In 2010, just as people were beginning to return another scourge hit them – the devastating floods that affected a fifth of Pakistan as the Indus river overflowed its banks.
With 338 hotels and restaurants in the valley, 43 percent of all business in Swat has to do with the hospitality sector, according to a survey carried out by the United States Agency for International Development (USAID) in April 2011.
USAID estimated capital losses, over the last three years, to be around 86 million Pakistani rupees (one million dollars) and revenue losses around 27 million dollars, with almost 15,259 individuals affected in the hospitality sector alone.
USAID concentrates on propping up the tourism industry, leaving the work of infrastructure development to the Provincial Relief and Rehabilitation Settlement Authority of the Khyber Pakhtunkhwa province.
“Along with rebuilding infrastructure there is a need to support the private sector to rebuild their businesses,” says Aftab Rana, tourism development consultant with USAID’s ‘Firms Project’ that is committed to improving businesses in Pakistan.
“People will want to come to Swat but there will not be many places to stay, so restoration of the hotel industry in the valley is vital to reviving tourism here,” Rana said.
The project is already providing construction material, equipment, production inputs and technical assistance. A total of 5.25 million dollars in direct assistance will be provided and this is expected to help restore 1,000 jobs in the hotel sector and benefit some 10,000 people. According to the USAID survey, 53 percent of the hotels are now operational, but at a quarter of capacity. Key reasons given by the hotel operators for this dormancy include lack of working capital, damages due to the conflict and the security situation.
Despite anti-U.S. sentiments running high across Pakistan, the hoteliers have lapped up USAID funds without question.
Hostility towards the U.S. in Swat and other areas of northwestern Pakistan are a direct result of the drone attacks launched since 2009 against the Taliban by the U.S. army from neighbouring Afghanistan that have killed thousands of civilians.
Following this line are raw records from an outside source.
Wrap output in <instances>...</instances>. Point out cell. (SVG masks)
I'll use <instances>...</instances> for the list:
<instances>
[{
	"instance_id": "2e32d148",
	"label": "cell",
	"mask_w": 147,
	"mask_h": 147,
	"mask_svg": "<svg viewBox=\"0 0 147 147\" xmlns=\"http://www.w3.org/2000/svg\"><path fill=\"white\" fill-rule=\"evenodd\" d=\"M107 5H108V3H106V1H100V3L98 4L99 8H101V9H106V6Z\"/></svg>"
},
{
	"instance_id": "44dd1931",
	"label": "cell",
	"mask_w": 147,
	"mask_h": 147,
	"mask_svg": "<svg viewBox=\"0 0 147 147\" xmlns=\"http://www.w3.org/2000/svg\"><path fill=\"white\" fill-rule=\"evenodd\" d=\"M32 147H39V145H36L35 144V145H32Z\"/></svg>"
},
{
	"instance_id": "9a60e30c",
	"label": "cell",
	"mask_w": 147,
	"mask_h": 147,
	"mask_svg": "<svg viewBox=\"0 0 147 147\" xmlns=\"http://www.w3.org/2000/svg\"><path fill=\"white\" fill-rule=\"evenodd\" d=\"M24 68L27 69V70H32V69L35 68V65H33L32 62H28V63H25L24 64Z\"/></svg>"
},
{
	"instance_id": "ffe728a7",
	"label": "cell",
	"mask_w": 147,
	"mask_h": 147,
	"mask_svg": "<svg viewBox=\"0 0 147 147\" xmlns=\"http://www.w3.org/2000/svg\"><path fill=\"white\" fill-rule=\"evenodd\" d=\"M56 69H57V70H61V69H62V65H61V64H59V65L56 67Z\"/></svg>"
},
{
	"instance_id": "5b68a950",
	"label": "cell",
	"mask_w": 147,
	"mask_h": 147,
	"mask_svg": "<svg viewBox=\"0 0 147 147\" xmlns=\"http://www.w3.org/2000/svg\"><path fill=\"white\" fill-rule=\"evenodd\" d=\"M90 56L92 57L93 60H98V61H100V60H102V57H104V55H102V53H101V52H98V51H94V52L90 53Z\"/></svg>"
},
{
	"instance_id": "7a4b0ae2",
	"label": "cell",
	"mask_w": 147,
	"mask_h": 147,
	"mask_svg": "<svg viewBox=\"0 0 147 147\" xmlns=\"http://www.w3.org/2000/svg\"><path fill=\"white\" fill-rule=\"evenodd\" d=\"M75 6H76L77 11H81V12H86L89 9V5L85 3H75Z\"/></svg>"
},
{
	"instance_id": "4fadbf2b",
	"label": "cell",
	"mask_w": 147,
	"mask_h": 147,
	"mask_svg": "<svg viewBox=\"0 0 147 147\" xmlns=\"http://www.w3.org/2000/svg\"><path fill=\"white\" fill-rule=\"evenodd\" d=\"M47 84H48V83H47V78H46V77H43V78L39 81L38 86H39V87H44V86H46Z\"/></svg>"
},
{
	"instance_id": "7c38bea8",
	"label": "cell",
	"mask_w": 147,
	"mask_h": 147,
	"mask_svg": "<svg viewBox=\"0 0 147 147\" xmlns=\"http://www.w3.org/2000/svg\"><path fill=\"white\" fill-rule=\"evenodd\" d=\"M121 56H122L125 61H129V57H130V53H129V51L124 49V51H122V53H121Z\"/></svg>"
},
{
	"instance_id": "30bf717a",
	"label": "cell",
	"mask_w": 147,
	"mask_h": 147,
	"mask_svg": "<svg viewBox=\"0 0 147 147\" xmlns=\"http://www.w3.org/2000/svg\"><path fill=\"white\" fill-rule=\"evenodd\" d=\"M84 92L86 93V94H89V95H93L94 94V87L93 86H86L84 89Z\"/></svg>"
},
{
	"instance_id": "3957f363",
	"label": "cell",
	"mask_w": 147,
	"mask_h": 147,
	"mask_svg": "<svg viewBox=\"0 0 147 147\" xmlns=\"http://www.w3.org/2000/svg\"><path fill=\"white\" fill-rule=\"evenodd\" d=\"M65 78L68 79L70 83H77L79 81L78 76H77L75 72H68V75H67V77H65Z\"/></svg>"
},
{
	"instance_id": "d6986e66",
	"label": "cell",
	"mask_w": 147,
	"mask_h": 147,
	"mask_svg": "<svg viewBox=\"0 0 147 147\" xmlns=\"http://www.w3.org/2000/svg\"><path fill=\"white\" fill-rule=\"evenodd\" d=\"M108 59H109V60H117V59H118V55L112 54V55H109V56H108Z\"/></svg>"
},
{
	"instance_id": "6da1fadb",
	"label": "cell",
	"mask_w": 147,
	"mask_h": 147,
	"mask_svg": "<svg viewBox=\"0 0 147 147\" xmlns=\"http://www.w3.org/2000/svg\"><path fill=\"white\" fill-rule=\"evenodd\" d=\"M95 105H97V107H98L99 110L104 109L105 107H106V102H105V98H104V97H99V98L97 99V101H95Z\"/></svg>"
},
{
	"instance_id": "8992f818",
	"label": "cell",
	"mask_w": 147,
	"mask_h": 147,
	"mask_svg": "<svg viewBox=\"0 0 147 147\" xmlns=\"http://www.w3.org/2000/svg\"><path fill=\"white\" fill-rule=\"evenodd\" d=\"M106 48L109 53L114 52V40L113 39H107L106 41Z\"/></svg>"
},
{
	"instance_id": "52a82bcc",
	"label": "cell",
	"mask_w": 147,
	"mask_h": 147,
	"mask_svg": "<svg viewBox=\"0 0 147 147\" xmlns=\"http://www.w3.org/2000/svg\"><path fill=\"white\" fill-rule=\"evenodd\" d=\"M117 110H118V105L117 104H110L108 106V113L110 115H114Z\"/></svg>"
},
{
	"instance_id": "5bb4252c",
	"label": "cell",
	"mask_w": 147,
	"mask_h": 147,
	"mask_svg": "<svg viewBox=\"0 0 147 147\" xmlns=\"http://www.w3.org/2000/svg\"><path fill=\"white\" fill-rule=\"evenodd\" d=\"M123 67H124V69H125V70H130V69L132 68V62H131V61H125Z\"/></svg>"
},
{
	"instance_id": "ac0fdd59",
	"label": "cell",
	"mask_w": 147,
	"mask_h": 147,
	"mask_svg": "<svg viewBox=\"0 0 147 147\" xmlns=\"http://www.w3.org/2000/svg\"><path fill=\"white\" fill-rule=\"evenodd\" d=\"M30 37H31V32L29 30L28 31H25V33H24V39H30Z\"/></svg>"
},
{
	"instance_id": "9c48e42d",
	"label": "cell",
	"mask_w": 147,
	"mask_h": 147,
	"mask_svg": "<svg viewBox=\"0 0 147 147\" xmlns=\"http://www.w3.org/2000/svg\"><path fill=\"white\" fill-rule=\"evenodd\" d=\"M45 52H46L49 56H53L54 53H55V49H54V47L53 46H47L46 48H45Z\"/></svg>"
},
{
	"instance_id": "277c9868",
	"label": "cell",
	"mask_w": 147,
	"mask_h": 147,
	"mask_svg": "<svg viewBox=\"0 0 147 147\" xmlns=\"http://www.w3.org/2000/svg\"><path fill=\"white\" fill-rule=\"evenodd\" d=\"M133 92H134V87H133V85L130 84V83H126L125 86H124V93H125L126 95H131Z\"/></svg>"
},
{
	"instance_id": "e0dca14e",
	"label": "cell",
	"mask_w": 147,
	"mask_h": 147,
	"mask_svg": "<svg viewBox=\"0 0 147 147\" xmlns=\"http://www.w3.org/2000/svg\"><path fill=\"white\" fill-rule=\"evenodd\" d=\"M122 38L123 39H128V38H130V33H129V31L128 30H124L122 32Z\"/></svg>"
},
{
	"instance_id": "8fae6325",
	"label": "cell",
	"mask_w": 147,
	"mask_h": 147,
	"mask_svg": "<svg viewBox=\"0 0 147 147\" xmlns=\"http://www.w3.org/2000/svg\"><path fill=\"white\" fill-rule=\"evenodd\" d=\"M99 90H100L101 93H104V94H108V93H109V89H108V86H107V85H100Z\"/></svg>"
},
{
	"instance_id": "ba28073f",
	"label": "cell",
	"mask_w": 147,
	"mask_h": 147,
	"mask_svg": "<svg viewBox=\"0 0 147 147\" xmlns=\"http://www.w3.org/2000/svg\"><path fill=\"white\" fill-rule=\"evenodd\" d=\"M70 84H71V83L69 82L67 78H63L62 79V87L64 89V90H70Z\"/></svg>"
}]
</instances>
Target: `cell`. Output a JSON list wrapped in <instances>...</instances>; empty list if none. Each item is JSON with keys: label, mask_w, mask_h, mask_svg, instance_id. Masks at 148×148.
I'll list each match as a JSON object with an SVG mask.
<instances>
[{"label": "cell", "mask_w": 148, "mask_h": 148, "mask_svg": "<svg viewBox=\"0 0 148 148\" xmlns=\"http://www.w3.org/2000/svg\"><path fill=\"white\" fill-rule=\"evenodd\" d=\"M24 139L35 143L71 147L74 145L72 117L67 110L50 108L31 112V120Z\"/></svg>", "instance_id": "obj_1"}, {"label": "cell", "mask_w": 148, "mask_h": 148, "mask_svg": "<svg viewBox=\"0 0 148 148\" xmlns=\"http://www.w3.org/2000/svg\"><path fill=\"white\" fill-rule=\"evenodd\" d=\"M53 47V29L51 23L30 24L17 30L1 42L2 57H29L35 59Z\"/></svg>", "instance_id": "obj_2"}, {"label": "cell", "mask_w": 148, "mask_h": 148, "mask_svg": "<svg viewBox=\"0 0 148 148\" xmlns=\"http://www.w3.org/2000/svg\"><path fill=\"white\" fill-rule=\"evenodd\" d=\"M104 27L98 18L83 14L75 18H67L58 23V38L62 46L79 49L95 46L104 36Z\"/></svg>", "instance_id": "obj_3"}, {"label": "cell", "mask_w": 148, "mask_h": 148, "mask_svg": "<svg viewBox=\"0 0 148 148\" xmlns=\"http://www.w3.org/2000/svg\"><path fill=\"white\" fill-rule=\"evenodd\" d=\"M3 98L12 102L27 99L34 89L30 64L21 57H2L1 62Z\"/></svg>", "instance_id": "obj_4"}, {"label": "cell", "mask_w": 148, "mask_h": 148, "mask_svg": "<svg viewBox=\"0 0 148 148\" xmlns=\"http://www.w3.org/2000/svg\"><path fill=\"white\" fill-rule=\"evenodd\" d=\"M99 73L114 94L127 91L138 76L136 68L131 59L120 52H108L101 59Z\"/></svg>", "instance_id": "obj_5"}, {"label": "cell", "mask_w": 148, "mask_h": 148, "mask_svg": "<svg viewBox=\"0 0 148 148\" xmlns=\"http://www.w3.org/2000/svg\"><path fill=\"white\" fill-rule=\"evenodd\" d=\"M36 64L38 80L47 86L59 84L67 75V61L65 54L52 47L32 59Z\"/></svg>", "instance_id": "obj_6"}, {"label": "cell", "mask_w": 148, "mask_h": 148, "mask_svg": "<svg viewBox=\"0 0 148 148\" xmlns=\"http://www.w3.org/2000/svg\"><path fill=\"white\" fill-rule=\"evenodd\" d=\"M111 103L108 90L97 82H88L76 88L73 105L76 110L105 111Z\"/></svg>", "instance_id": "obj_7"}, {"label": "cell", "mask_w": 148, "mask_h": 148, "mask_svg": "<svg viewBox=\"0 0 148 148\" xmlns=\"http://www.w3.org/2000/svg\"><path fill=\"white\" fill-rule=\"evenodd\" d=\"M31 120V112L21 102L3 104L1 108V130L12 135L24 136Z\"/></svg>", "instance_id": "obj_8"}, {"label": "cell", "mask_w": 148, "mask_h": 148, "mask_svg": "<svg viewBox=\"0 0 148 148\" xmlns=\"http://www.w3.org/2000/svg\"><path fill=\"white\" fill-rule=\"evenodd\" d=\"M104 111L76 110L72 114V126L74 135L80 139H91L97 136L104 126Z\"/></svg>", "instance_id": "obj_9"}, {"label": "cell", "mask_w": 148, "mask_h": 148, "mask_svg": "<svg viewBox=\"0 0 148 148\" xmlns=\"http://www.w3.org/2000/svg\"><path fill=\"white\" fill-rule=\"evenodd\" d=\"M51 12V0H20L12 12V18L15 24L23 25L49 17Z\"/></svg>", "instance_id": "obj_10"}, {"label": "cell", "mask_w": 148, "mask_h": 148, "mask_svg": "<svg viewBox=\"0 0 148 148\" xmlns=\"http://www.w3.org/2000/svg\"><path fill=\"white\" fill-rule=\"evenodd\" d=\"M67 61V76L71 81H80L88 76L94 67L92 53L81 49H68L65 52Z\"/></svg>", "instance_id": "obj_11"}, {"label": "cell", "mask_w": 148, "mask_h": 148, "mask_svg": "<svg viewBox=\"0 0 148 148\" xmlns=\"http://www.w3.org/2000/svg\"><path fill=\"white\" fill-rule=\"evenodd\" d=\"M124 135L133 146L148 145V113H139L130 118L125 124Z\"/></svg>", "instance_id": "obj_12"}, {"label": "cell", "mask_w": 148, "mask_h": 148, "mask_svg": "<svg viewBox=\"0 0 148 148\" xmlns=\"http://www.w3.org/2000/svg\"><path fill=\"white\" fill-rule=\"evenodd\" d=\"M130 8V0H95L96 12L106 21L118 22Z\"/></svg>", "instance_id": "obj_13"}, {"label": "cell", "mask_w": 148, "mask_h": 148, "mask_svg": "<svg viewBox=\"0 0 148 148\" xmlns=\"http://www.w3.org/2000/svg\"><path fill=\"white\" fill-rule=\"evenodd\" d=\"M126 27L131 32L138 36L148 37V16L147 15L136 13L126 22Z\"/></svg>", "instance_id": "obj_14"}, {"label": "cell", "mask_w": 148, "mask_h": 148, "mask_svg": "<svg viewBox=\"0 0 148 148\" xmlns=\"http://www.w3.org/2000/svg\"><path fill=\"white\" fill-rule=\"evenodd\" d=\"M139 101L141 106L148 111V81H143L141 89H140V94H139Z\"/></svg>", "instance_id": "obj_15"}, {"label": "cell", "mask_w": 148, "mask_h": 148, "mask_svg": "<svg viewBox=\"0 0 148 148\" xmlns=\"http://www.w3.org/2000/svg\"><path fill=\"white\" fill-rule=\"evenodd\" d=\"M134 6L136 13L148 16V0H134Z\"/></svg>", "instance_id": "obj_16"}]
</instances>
“As far as I know not a single person who was offered assistance refused it,” said Said Nawab, president of the Upper Swat Hotel Association. “We know who is giving us this money, it is the American people; not the American government,” he justified.
While the security situation may have improved, the road network and telecommunications were hit too hard by the militancy and the floods for quick recovery.
“The damage due to the floods was so extensive that things cannot be restored in just a few months,” said Rana. “What was built over several years cannot be rebuilt in just a few months.”
Not everyone is convinced that the peace in Swat is real and lasting. “All the top leadership of the TTP were allowed (by the army) to flee,” is the common refrain.
“The fear remains and they cannot wipe out the ghastly images of (Taliban) violence,” says Falaknaz Asfandyar, whose husband Asfandyar Amirzeb, grandson of the waali (ruler) of Swat (a princely state that merged with Pakistan in 1969), was killed in a bomb attack. What keeps the peace is the overwhelming presence of the army which mans 30 check posts along a 90 km strip connecting Mingora to Kalam (a popular tourist town in Swat). A few local tourists from Karachi said they felt uneasy and intimidated.
As the shop shutters are pulled down in the evenings they invariably reveal the white crescent-on-green of the Pakistani national flag along with the legend “Long Live Pakistan Army”.
Shopkeepers confide that the army forces them to paint their shutters that way.
“They (army personnel) are rude, make you wait forever at every check post, take their time looking through papers, and you dare not tell them to hurry. They penalise you in humiliating ways like making you do the ear squat,” said an incensed van driver.
But that, acknowledge the valley residents, is the price of peace. The gun-toting soldiers are preferable to the Taliban. “Lesser of the two evils!” said one.